A question about citizenship will be added to the 2020 Census. (Source: KTRE Staff) A question about citizenship will be added to the 2020 Census. (Source: KTRE Staff)
James Montoya, a social worker in Nacogdoches and U.S. citizen, plans not to answer the citizenship question. (Source: KTRe Staff) James Montoya, a social worker in Nacogdoches and U.S. citizen, plans not to answer the citizenship question. (Source: KTRe Staff)
Dr. Bob Saffron, SFA sociology professor teaches demography. He teaches the census is meant to count total population, not just U.S. citizens. (Source: KTRE Staff) Dr. Bob Saffron, SFA sociology professor teaches demography. He teaches the census is meant to count total population, not just U.S. citizens. (Source: KTRE Staff)
Amelia Fischer, an immigration attorney in Nacogdoches, says the citizenship question will result in a severe under reporting. (Source: KTRE Staff) Amelia Fischer, an immigration attorney in Nacogdoches, says the citizenship question will result in a severe under reporting. (Source: KTRE Staff)
NACOGDOCHES, TX (KTRE) -

It’s a small change, that could make a big difference. 

For the first time in decades, the census will include a citizenship question. 

The announcement has spurred debate across the state of Texas.
    
On Tuesday, East Texans familiar with the census and its purpose talked about the impact this could have on residents of the Lone Star State.

The census is meant to count total population - not just U.S. citizens.
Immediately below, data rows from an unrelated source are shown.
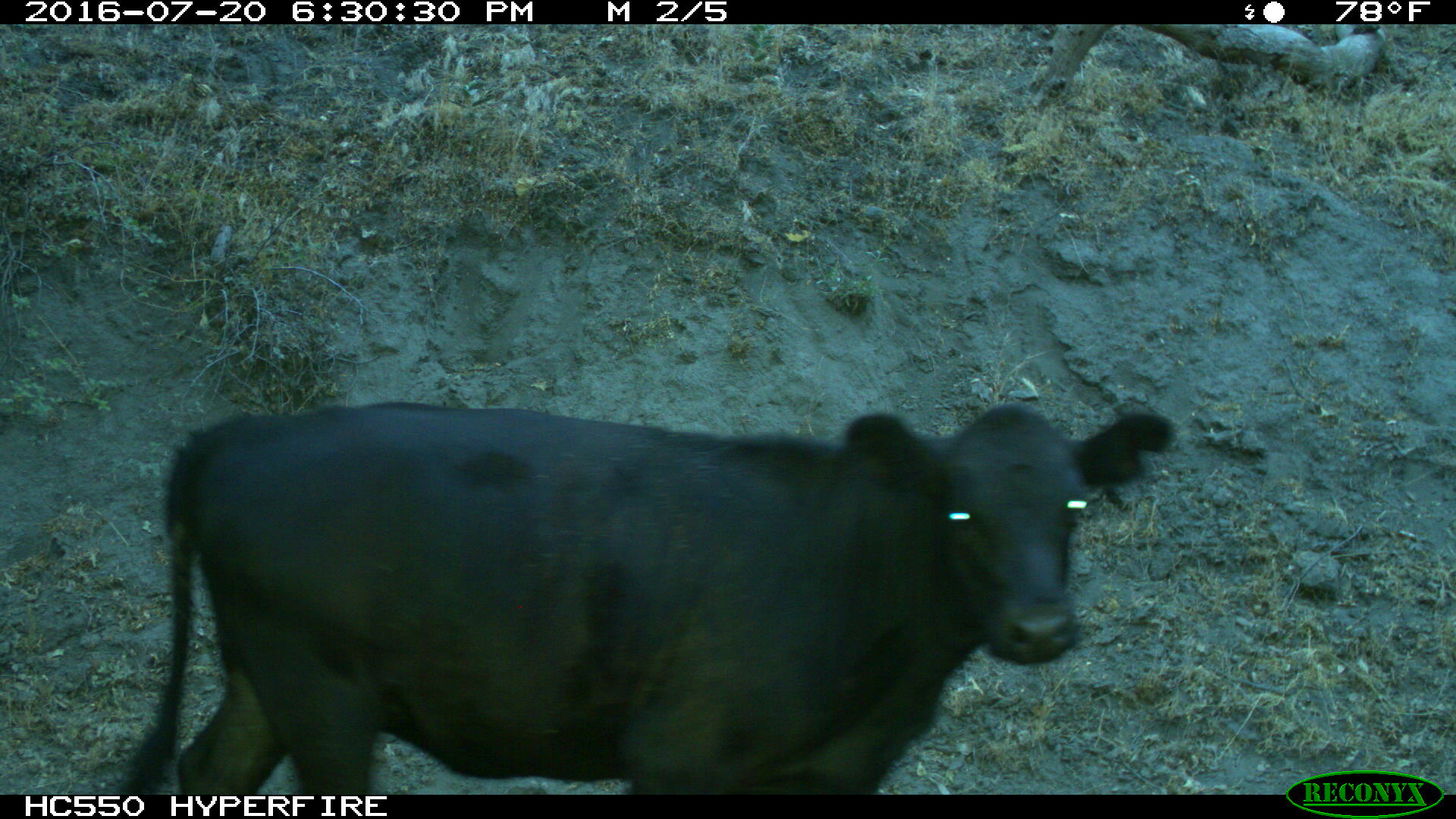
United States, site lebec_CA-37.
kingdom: Animalia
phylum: Chordata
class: Mammalia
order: Artiodactyla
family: Bovidae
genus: Bos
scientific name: Bos taurus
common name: domestic cow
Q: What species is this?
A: Bos taurus (domestic cow).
It's what Dr. Bob saffron, a sociology professor at Stephen F. Austin State University teaches in his demography class.

"The purpose of the census, first and foremost, is to allocate representatives for the U.S. House of Representatives by state,” Saffron said.

A lower population number could mean less representation for Texas. So why the need for a citizenship question at all?

"To protect voters and specifically to help us better comply with the Voting Rights Act,” said Sarah Sanders, the White House press secretary.

Critics, including those in East Texas, say the citizenship question could intimidate non-citizens from participating in the census.  

Social worker James Montoya of Nacogdoches is an American citizen born and raised in the U.S. He finds the question offensive.

"I'm not going to mark it on there,” Montoya said.

Montoya believes he won't be the only American refusing to answer the question based on principle. 

"If American citizens feel the way they do about what's going on with the immigration, I think there may be a lot of citizens that refuse to answer that question,” Montoya said. “What's that going to do? It's going to hurt us in our funding. It's going to hurt us in all the other aspects of what the census is for."

Fischer and Fischer, immigration attorneys in Nacogdoches, work on a daily basis with immigrants.

"From my experience with working with the immigrant population I think that having a question like that on the census is probably going to result in severe underreporting,” said Amelia Fischer, an immigration attorney.

The debate has begun. Its outcome will be watched by local communities whose federal dollars are at stake.

The citizenship question hasn't been asked on the primary census form since 1950.